So you think you've finally found that perfect person you've been waiting for? You fit together so well and in so many ways. He or she is your soul mate.
It's an ancient dream, this longing to end the abyss that separates one person from another. Over two thousand years ago, Plato proposed that man and woman were once one. They were split off and have been looking for their literal other half ever since.
And what a powerful urge it is! But it's ultimately not useful. Why not? Here are three reasons:
1. It creates inflated expectations.
If you're "meant for each other," whenever there is conflict, it goes right to the, uh, soul of the relationship. If you set impossibly high standards for a relationship, you're likelier to believe you're failing when the inevitable challenges arise.

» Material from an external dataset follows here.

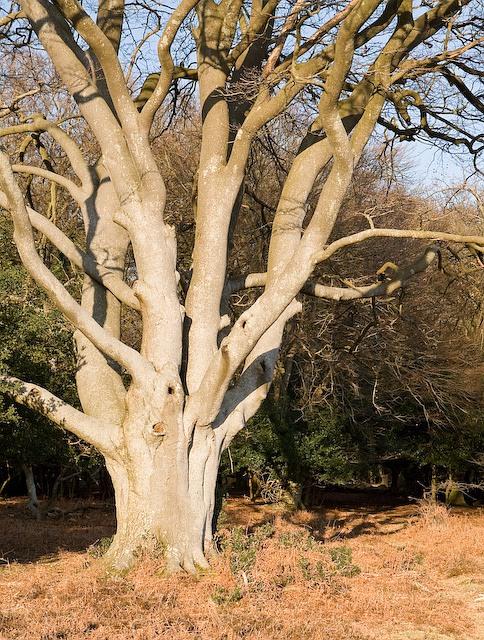 Pollarded beech tree on edge of Winding Stonard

This is the conclusion of a study published in the Journal of Experimental Social Psychology by Norbert Schwarz and the improbably named Spike W.S. Lee ("Yo', Spike, how's tenure working out?"). As written up in The New York Times, the study compared two relationship mindsets — people who view partners as "meant for each other" (as soul mates, in other words), and less romantic sorts who view relationship as a journey between mortals, not a divinely-inspired (or intended) event. Guess what? The people who believe in soul mates don't cope as well when the inevitable adversities arise. The Times article quotes Melissa Dahl, writing in The Science of Us, who states bluntly: "The research suggests that believing in soul mates...will backfire."

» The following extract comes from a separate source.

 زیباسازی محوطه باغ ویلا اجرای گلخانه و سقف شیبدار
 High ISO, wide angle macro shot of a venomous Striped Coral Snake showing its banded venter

2: Soul mates probably aren't real.
Those soulmate feelings are probably there because your beloved is experienced as an amalgam of your main caregivers' strengths and weaknesses. They give you love in the flavor that's familiar to you and they also give you the opportunity to work through the deficits that came about because of how you were loved as a child. Your partner is just right for you, actually, not because they're your soul mate but because the grinding of the gears that inevitably happens in relationships gives you the opportunity to grow beyond what your childhood gave you.
Couples counselor Harville Hendrix, author of the classic Getting the Love You Want, calls this complex combination of loved and less loved (or despised, or hated) attributes the imago. He or she may feel like your soul mate. They're actually your imago.
The unconscious works in strange ways.
#3. A really healthy relationship is a stool that sits on three legs.
You're really together for three reasons:
- to help your partner individually or as a team achieve certain goals (like raising children or succeeding professionally),
- to navigate the social world together (go to parties, go to church), and
- to make a deep emotional and spiritual connection.
The soulmate part is only one-third of that, the "deep emotional and spiritual connection" part. Any relationship where the partners don't from time to time connect deeply and soulfully is by definition a flawed relationship. But so is a relationship where the partners get in each other's way when it comes to achieving goals or having a healthy, happy social life.
At the end of the day, choosing a partner is only partly a matter of the heart. It's also a matter of the head. And the soul mate story? Understandable though it is, it mostly gets in the way.